China looks set to report its worst quarterly growth since the financial crisis, according to a CNNMoney survey of economists.

Gross domestic product is forecast to have expanded by 7.0% in the first quarter of 2015, compared to the same period last year, according to the survey's median estimate.


That's quite a drop from the final quarter of 2014, when economic growth came in at 7.3%. Looking ahead, economists expect to see 6.8% annual GDP growth for this year, and even slower expansion at 6.5% in 2016.

The strength of China's economy is often difficult to judge at the beginning of the year because of the Lunar New Year holiday. But many recent data points have been so disappointing that experts are bracing for the worst.

Although survey estimates remain in line with the government's target of 7%, economists expect Beijing to take stimulus action if the economy slows much further, according to the survey. One of the biggest risks facing the Chinese economy continues to be a waning property sector.

"While we do not expect a dramatic slowdown, we think downward pressures on growth stemming from the weakness in real estate will remain in the coming months," wrote Louis Kuijs of RBS in a research note. "Against this backdrop, we think more macroeconomic easing steps will follow in the coming months to ensure that GDP growth will not fall too much below the target of 7% in 2015."

So far this year, the government has already tried to shore up the real estate sector, putting in place measures to boost property sales and battle slowing construction.
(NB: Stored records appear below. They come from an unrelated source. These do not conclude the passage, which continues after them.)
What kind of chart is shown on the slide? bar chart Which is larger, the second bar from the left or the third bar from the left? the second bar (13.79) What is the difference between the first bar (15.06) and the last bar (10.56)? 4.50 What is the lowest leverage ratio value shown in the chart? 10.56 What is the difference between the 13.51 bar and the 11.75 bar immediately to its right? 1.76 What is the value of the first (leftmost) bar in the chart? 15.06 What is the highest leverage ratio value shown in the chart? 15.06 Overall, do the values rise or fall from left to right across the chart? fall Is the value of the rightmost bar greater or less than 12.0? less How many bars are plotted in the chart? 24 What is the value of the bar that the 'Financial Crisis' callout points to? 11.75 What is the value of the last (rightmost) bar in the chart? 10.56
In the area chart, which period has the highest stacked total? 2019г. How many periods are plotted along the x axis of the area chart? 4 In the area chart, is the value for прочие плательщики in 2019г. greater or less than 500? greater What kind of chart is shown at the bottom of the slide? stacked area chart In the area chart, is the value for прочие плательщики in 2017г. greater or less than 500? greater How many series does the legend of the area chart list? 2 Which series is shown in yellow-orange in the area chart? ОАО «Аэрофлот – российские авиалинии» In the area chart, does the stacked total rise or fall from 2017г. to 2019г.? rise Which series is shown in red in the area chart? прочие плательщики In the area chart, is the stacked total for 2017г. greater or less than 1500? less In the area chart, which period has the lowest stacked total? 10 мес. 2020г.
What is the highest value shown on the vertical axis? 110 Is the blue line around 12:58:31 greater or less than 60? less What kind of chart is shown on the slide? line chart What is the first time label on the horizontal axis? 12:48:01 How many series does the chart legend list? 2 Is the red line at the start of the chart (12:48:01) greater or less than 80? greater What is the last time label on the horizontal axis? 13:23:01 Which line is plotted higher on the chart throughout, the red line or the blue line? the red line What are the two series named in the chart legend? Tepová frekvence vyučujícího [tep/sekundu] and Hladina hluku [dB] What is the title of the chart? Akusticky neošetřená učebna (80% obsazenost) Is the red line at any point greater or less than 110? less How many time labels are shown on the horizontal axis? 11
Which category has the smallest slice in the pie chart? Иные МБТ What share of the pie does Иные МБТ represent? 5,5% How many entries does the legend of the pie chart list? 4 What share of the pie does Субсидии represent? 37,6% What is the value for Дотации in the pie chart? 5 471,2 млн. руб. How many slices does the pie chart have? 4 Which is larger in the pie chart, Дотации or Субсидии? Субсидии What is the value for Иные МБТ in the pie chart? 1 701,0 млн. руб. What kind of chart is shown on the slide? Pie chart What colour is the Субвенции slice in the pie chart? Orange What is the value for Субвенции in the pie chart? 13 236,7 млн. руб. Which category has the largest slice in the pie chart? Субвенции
But UBS economists Harrison Hsu and Wang Tao said the measures won't be enough to reverse the overall slowdown.

Other risks continue to loom, including capital outflow and massive local government debt.

Overall, analysts expect Beijing to consider interest rate cuts, a lower reserve requirement ratio, and further monetary easing to support the economy.

GDP growth in China remains the most comprehensive gauge of the country's economic health -- an important number to watch as the government tries to steer the country towards consumption-driven growth.

China averaged economic expansion of around 10% a year over the past three decades, making it the world's second-largest economy and boosting household wealth. But now, the pace of growth is languishing -- China recorded GDP growth of 7.4% last year, the worst in 24 years, a significant slowdown from double-digit growth in 2010.

The National Bureau of Statistics will announce first quarter GDP numbers on April 15.